Throughout the nation, the fast progress in knowledge facilities is maintaining grid-reliability authorities up at night time, and Louisianans already expertise much more energy outages than common. Each transmission grid operators for the state needed to implement rolling blackouts final yr in two separate occasions. And although the state’s important transmission grid simply managed to remain dependable in the course of the latest Winter Storm Fern, distribution grid disruptions knocked out energy for greater than 100,000 clients, a number of of whom tragically misplaced their lives as a result of outage.

The LPSC evaluate course of must be aimed toward figuring out whether or not a given venture proposal is within the public curiosity—one thing that’s going to be a lot more durable to perform with a straight face when the “lightning” strategy dangers much more energy outages. By disposing of necessities for assessing cheaper and cleaner useful resource choices, the “Lightning Modification” can be more likely to lead to increased prices for ratepayers and extra dangerous air pollution.

Determining a greater means ahead

In the identical assembly the place Commissioner Coussan’s Lightning Modification was handed, Commissioner Lewis launched a really totally different sort of proposal on the identical subject. Commissioner Lewis needed to open a rulemaking docket on dealing with proposed additions of enormous masses, reminiscent of knowledge facilities, which might permit a wide selection of stakeholders to offer enter on how the LPSC ought to deal with this new problem of knowledge heart progress. Nonetheless, the vote was deferred in December, and deferred once more on the Fee assembly in January.

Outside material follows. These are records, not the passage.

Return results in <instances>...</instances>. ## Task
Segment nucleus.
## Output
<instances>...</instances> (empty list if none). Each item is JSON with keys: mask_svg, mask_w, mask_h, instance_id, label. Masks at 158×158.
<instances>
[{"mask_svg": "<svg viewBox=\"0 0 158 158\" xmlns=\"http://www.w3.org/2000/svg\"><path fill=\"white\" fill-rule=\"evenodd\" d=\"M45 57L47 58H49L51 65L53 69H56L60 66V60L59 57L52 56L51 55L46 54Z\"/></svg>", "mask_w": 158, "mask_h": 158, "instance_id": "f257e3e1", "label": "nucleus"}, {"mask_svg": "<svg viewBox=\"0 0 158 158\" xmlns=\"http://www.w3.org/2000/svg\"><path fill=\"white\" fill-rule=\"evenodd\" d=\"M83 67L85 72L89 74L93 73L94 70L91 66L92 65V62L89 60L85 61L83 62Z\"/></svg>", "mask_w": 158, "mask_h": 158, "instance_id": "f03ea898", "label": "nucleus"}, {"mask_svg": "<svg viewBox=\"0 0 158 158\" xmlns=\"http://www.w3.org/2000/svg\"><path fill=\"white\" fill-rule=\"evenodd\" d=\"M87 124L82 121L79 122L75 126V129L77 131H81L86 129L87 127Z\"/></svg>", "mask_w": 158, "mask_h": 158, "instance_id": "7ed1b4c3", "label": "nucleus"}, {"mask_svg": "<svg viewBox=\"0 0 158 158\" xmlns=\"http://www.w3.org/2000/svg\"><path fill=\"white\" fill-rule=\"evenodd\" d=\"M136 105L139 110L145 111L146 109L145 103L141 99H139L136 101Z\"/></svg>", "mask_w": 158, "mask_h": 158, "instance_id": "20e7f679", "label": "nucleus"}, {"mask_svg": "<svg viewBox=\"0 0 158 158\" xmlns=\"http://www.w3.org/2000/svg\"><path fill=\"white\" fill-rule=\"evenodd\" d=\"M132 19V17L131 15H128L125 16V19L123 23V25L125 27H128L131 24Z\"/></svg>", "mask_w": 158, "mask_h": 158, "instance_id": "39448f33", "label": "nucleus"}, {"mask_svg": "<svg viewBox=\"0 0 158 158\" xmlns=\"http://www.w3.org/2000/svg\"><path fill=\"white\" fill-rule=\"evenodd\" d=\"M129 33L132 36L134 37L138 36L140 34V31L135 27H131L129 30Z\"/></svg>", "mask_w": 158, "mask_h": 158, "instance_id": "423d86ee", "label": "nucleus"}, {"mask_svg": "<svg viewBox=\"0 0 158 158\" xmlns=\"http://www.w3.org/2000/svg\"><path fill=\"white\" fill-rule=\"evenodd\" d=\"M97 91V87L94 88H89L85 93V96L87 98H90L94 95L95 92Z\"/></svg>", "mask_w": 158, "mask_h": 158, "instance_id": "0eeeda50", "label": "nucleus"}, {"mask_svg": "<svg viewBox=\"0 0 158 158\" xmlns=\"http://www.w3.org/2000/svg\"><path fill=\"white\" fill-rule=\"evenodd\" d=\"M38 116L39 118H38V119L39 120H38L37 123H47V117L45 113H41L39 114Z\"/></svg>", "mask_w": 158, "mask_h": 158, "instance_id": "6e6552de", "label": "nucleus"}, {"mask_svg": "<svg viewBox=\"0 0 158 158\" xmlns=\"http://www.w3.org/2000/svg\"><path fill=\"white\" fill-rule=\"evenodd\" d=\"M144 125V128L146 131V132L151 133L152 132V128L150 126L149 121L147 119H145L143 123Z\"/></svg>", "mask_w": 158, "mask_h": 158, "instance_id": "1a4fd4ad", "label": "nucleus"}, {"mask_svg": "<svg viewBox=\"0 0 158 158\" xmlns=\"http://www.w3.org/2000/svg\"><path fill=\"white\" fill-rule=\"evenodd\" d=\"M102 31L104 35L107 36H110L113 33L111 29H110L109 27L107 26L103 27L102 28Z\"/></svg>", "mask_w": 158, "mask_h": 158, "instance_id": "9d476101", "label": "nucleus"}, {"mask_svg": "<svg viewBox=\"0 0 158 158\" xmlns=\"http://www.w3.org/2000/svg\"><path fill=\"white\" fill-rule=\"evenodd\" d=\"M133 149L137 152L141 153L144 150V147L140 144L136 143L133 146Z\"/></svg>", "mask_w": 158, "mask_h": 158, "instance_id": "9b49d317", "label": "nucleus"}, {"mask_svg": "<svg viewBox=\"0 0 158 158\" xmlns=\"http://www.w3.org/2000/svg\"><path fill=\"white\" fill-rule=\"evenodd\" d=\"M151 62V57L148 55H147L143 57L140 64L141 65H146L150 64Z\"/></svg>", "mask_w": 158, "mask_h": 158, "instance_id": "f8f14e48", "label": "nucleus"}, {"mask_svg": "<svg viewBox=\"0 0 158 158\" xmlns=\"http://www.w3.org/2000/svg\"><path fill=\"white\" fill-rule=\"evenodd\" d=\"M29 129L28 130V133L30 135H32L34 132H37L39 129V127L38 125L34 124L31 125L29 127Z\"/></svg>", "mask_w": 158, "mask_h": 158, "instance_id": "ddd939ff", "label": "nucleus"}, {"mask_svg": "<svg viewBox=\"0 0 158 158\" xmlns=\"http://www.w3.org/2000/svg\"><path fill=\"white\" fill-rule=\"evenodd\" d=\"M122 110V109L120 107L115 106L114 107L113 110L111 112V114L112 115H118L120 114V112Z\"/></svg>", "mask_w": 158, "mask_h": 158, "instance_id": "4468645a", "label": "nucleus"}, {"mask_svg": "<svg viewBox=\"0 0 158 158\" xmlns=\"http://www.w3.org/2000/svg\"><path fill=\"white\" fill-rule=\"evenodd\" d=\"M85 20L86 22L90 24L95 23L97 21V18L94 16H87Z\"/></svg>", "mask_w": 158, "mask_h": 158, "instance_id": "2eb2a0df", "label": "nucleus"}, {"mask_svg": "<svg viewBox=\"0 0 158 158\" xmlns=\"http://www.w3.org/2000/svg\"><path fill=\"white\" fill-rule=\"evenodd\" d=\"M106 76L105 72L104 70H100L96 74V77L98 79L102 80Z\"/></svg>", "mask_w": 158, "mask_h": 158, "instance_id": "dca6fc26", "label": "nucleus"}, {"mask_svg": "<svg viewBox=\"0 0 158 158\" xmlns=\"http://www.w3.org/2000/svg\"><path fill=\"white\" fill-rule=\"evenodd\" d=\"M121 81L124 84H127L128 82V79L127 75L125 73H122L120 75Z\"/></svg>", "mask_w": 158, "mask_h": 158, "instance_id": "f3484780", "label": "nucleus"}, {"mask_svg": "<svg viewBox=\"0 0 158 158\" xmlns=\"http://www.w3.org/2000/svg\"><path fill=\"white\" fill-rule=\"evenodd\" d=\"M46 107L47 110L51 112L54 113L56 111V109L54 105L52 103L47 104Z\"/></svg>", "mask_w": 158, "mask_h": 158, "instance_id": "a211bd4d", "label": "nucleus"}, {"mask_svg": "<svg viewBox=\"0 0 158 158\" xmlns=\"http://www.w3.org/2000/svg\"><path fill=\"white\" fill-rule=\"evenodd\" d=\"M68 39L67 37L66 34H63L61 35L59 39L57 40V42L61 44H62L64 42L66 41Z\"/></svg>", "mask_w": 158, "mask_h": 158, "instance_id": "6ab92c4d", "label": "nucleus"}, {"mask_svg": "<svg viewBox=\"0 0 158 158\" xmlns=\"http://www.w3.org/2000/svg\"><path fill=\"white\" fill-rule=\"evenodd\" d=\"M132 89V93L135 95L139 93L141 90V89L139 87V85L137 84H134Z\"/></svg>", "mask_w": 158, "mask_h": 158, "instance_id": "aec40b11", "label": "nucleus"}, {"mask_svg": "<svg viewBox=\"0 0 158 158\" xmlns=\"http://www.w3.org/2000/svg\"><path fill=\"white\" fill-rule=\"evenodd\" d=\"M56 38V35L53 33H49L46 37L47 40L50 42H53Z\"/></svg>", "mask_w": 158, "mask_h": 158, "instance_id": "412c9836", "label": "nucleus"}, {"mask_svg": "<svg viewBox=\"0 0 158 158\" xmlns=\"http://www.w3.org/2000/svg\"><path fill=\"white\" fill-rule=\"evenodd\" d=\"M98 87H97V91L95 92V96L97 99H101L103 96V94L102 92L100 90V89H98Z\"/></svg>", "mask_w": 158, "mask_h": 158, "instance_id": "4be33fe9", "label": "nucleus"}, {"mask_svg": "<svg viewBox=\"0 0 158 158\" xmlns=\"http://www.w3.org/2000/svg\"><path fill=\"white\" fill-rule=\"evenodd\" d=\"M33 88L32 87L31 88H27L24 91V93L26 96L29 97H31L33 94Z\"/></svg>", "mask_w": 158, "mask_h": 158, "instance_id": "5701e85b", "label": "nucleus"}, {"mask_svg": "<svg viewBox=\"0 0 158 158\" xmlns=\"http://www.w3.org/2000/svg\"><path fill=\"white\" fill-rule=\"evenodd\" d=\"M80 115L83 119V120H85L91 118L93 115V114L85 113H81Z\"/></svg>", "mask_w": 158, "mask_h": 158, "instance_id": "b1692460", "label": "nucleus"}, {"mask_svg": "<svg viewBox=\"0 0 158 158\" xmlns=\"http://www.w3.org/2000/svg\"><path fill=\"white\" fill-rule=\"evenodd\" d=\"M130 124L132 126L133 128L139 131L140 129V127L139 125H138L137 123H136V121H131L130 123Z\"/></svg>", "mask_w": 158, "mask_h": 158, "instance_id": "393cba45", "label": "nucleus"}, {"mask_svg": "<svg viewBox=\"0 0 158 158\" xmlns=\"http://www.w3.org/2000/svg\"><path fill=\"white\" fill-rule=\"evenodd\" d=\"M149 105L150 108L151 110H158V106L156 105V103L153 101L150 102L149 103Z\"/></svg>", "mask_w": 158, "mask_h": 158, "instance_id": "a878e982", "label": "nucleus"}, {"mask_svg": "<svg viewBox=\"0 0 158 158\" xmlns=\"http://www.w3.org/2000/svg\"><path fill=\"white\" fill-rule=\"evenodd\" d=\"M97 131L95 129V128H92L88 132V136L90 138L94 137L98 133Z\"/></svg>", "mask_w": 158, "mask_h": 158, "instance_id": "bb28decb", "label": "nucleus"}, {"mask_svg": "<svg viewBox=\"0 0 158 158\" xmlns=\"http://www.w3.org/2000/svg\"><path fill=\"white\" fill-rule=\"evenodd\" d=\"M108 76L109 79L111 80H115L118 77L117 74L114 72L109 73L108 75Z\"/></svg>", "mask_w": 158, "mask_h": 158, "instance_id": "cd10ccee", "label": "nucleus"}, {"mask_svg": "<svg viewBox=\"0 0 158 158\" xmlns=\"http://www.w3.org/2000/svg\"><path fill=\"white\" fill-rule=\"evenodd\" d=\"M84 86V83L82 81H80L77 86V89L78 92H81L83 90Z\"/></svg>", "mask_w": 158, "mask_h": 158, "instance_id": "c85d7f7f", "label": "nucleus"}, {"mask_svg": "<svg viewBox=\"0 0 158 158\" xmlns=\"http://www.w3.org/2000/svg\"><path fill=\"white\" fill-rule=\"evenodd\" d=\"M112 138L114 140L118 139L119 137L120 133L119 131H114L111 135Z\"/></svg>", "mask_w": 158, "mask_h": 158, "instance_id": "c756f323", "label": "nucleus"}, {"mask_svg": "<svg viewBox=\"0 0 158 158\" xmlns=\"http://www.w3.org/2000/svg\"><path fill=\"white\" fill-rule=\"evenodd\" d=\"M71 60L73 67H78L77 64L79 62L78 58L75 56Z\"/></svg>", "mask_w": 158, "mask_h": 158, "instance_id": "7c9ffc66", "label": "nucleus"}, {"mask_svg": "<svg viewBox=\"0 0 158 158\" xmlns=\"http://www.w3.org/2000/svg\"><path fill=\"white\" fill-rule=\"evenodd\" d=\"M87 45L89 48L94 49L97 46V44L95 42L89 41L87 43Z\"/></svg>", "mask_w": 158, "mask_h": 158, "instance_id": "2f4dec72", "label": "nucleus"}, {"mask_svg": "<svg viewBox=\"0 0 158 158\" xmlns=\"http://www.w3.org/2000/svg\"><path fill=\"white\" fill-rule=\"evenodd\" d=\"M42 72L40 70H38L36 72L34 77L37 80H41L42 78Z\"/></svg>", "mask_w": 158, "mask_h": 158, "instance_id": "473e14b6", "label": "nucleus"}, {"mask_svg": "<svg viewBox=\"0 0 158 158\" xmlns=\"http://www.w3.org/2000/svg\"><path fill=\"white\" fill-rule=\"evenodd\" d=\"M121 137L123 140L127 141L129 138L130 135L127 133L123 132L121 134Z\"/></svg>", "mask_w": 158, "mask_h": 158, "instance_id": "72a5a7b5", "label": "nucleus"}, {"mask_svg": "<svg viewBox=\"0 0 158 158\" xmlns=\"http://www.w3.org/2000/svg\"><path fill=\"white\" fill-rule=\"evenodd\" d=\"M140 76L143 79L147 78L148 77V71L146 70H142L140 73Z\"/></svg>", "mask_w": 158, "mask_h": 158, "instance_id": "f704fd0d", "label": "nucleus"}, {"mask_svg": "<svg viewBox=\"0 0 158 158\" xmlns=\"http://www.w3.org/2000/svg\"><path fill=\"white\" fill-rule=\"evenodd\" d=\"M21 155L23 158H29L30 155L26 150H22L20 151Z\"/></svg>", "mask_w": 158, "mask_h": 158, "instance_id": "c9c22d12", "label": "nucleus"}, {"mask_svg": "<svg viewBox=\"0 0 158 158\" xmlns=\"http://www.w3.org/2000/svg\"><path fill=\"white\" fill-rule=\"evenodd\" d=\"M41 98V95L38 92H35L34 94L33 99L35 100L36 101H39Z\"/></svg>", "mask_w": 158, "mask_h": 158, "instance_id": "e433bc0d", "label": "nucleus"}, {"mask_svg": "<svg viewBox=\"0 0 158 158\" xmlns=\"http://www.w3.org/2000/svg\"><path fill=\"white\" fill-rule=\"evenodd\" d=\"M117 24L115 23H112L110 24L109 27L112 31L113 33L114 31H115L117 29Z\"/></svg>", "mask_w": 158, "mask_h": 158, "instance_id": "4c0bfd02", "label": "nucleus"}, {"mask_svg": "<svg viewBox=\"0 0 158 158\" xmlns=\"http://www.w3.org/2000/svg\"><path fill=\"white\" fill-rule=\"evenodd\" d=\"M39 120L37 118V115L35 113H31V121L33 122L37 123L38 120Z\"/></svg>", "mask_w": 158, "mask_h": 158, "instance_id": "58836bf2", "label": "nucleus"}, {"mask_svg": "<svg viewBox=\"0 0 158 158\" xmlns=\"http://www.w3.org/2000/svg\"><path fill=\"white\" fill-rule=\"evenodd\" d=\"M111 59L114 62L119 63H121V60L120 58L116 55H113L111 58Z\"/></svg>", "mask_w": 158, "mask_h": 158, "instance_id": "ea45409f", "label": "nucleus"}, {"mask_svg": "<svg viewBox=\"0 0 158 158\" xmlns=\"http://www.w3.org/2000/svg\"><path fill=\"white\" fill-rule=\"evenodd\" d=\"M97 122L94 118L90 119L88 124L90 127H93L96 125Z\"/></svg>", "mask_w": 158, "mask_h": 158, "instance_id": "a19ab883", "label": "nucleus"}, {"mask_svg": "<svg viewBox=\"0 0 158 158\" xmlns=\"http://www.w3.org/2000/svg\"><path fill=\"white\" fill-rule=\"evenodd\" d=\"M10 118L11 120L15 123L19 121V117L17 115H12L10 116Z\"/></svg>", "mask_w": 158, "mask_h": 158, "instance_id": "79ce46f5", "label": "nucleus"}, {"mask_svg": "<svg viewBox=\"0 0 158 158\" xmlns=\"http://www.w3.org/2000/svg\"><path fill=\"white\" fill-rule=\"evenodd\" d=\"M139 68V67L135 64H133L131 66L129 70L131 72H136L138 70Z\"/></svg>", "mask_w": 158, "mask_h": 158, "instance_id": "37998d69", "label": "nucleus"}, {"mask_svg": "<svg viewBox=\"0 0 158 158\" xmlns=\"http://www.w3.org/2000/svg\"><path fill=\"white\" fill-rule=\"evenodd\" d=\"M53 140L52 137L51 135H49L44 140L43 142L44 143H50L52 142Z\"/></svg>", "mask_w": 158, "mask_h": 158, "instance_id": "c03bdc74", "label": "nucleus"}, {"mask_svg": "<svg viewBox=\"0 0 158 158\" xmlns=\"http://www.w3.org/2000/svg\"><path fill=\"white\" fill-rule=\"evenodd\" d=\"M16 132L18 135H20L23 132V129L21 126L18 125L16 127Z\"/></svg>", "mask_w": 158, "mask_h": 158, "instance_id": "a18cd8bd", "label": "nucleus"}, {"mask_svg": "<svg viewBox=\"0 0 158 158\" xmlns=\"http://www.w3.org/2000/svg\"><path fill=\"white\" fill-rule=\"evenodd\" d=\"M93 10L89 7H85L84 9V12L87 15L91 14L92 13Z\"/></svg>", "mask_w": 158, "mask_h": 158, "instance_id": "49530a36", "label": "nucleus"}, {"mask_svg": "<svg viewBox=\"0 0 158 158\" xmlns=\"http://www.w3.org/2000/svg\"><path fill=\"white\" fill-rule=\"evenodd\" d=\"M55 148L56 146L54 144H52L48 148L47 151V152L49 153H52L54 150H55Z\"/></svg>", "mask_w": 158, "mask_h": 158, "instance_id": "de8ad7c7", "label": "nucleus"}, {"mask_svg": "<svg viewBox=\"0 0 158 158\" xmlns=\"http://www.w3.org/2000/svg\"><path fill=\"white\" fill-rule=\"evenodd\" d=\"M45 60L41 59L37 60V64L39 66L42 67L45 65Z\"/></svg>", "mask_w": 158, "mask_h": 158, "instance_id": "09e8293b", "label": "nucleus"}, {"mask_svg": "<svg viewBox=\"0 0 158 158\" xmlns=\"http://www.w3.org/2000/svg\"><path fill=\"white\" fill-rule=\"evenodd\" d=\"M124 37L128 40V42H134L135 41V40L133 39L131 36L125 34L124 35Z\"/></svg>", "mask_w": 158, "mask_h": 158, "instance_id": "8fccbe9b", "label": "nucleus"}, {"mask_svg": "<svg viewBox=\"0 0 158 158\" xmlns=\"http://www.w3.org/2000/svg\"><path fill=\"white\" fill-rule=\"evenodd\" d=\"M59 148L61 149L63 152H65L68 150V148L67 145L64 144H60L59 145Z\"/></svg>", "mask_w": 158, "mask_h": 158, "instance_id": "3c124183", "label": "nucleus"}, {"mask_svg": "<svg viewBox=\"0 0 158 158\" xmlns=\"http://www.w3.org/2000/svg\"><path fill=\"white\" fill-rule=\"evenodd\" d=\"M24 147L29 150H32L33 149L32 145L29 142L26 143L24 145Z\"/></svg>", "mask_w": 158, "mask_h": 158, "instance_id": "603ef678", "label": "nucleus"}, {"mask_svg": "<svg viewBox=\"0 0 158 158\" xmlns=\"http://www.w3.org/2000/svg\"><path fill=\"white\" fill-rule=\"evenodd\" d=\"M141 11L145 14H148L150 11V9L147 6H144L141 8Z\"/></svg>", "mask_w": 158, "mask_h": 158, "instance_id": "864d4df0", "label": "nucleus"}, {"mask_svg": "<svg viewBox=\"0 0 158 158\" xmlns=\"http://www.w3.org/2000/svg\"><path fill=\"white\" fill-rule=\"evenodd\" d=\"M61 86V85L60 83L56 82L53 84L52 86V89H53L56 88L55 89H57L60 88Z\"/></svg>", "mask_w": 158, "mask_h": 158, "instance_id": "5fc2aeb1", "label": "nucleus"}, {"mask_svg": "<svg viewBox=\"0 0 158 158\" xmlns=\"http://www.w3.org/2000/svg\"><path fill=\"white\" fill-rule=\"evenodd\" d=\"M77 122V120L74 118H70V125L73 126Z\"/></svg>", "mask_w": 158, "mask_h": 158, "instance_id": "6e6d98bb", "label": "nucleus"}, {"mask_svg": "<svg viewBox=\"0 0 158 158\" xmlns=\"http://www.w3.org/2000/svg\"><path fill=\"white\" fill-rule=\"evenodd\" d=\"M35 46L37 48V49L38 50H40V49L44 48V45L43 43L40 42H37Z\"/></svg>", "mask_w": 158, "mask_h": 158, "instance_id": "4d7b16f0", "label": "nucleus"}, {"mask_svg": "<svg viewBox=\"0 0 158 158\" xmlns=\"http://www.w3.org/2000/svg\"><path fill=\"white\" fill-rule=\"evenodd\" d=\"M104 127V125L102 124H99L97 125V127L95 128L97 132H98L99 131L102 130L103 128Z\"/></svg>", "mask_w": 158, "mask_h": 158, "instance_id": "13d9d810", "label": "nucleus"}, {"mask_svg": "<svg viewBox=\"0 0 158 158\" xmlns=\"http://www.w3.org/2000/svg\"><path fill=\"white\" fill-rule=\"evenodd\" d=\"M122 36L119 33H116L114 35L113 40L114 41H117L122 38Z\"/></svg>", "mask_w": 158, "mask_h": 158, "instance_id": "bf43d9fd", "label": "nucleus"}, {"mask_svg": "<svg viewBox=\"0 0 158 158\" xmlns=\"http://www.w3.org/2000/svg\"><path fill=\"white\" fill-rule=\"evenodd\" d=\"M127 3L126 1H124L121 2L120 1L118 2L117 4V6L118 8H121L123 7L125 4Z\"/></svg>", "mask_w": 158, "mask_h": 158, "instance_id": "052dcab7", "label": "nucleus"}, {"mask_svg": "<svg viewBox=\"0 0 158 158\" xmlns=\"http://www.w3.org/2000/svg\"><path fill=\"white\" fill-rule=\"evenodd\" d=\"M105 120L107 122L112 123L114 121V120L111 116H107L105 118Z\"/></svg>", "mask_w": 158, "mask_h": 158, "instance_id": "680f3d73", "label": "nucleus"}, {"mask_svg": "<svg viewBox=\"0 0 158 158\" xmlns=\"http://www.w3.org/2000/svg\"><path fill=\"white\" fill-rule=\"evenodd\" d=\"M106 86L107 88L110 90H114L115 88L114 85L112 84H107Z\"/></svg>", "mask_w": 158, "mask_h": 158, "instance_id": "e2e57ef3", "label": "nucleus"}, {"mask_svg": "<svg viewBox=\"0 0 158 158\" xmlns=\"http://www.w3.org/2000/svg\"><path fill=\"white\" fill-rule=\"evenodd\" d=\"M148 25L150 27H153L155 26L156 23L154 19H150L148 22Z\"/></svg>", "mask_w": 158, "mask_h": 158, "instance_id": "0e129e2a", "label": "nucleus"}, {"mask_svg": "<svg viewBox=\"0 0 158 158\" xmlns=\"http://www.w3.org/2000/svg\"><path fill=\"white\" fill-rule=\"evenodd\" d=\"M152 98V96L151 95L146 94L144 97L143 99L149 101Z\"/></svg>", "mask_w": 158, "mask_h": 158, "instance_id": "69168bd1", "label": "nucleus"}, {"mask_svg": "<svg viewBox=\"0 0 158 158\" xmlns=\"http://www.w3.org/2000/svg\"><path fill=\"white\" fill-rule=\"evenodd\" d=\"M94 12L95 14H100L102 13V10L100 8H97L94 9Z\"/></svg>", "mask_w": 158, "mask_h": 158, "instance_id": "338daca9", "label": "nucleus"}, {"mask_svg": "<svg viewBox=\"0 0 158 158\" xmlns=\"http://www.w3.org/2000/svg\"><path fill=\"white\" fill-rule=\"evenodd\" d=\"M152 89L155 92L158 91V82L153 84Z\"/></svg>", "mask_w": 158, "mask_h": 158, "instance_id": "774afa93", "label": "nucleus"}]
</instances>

This proposal is far more affordable than the Lightning Modification, and may result in a framework the place ratepayers are protected against the prices and dangersof Massive Tech’s knowledge heart improvement. In the event you reside in Louisiana—exterior of New Orleans, for the reason that New Orleans Metropolis Council regulates utility charges there—you possibly can name or e mail your Public Service Commissioner and urge them to implement knowledge heart coverage that places the pursuits of Louisiana communities above these of Massive Tech and utility firms.

Paul Arbaje

Paul Arbaje is an vitality analyst for the Union of Involved Scientists. He writes concerning the affect of U.S. fossil-fuel coverage and strategies for rushing the transition to clear vitality.